I was in a workshop recently where the word neighborhood was used a lot. The context was the workplace and how to promote cross-team collaboration. The solution our workplace partner had given us were neighborhoods.
There is nothing particularly unique about thinking of the workplace as a series of adjoined neighborhoods. This thinking goes back a long way and doesn’t even need to be tied in with a modern, open workplan. What got me really thinking about it though was the discussion of it from a colleague perspective and not just a seat layout. The workplace as neighborhood allows for us to think differently about how people work within an office.
I’m going to own up that I’m a bit behind on the most recent thinking on this topic so it’s possible that many in the industry and sitting there laughing about how far behind I am. But I’m guessing there is a large group that, like me, may not have been exposed to this yet. So for their (and my own) benefit I’m going to keep going.
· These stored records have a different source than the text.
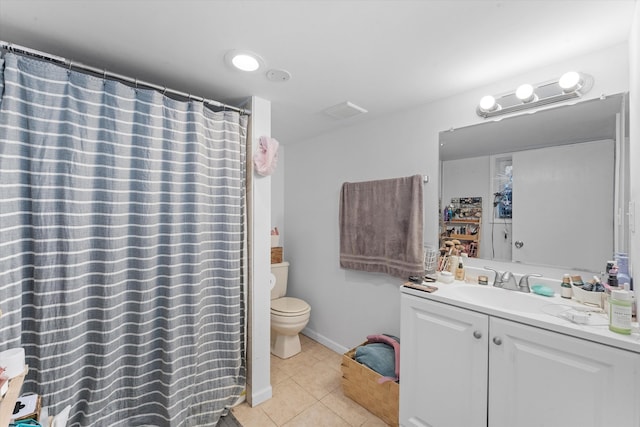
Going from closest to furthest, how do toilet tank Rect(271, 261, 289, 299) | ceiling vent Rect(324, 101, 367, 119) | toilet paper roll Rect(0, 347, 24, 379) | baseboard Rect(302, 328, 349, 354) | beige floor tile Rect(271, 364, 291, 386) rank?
toilet paper roll Rect(0, 347, 24, 379), ceiling vent Rect(324, 101, 367, 119), beige floor tile Rect(271, 364, 291, 386), baseboard Rect(302, 328, 349, 354), toilet tank Rect(271, 261, 289, 299)

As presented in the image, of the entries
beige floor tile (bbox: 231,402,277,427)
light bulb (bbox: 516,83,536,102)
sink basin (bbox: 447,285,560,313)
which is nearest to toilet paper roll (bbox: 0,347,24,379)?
beige floor tile (bbox: 231,402,277,427)

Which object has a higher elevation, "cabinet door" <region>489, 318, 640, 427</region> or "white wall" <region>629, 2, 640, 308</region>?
"white wall" <region>629, 2, 640, 308</region>

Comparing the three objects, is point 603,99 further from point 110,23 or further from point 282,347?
point 282,347

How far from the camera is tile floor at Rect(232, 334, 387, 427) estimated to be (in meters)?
1.72

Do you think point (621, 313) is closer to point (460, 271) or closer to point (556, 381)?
point (556, 381)

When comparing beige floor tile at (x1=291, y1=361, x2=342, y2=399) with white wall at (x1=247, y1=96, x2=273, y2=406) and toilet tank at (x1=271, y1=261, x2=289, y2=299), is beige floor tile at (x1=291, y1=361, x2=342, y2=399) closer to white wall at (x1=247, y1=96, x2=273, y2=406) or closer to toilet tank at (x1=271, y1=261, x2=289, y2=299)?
white wall at (x1=247, y1=96, x2=273, y2=406)

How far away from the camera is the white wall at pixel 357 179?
1.62 metres

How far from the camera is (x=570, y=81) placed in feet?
4.45

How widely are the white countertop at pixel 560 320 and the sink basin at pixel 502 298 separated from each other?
12mm

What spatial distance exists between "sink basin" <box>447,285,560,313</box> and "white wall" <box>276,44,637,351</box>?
1.40 feet

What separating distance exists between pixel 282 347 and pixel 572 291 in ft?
7.01

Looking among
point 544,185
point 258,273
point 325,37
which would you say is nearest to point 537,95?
point 544,185

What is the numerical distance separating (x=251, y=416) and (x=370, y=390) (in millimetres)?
803

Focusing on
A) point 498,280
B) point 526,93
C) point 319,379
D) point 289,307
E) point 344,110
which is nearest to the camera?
point 526,93
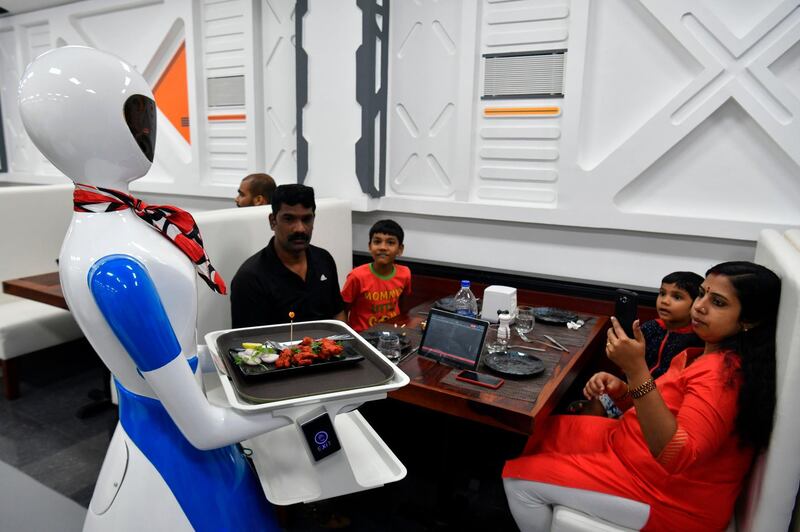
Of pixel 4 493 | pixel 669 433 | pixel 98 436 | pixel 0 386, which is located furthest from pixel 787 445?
pixel 0 386

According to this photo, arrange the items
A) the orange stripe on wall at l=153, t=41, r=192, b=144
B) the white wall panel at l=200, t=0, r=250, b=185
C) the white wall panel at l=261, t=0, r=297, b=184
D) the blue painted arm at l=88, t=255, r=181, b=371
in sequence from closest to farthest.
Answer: the blue painted arm at l=88, t=255, r=181, b=371 → the white wall panel at l=261, t=0, r=297, b=184 → the white wall panel at l=200, t=0, r=250, b=185 → the orange stripe on wall at l=153, t=41, r=192, b=144

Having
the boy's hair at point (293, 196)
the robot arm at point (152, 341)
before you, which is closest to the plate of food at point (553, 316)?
the boy's hair at point (293, 196)

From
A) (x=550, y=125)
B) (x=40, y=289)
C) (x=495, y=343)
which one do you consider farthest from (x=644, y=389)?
(x=40, y=289)

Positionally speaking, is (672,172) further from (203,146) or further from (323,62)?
(203,146)

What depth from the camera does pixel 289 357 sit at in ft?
4.07

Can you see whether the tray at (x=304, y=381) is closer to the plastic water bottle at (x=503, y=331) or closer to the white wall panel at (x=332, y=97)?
the plastic water bottle at (x=503, y=331)

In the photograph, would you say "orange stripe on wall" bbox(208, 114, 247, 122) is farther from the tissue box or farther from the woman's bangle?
the woman's bangle

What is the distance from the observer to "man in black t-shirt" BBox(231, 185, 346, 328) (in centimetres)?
219

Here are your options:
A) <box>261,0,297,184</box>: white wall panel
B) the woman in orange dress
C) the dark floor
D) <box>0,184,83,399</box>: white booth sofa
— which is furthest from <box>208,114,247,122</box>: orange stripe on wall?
the woman in orange dress

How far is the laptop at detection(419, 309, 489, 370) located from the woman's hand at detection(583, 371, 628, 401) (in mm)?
439

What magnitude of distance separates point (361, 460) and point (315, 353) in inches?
10.5

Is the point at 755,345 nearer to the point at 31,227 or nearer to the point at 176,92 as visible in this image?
the point at 31,227

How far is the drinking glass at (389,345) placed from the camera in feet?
6.44

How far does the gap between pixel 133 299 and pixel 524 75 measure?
263 cm
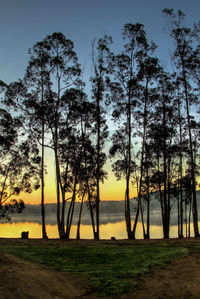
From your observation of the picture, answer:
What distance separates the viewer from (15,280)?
6105mm

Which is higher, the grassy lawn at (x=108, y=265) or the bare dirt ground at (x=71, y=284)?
the bare dirt ground at (x=71, y=284)

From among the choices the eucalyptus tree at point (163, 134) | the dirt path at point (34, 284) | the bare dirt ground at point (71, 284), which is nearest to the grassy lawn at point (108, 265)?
A: the bare dirt ground at point (71, 284)

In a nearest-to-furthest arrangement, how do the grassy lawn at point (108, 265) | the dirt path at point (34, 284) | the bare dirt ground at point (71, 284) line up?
the dirt path at point (34, 284), the bare dirt ground at point (71, 284), the grassy lawn at point (108, 265)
The beauty of neighborhoods (geographically speaking) is that they don’t have firm edges. Maybe today they are bounded by a particular street but the reality is that tomorrow the neighborhood may have crossed over culturally. Neighborhoods are collective groups of people that are located together geographically which causes them to experience many shared events, allowing them to think in similar patterns. Some neighborhoods are big and diverse. Others are small and personal.
In the workplace, the exact same is true. Some groups of coworkers will grow and include 20 or more people that enjoy a shared drink after work every week with an interchanging group of people that are as much socially connected as professionally. Other neighborhoods may only be 2 people that happen to keep the systems on and running and their introverted natures keep them from branching out into something bigger.
Setting up the workplace to encourage soft boundaries that are easily crossed and easily can quickly and efficiently promote a one team mentality. This serves to more readily allow people from different groups to work directly together but also to allow the many micro-cultures in the office to move closer to a single norm.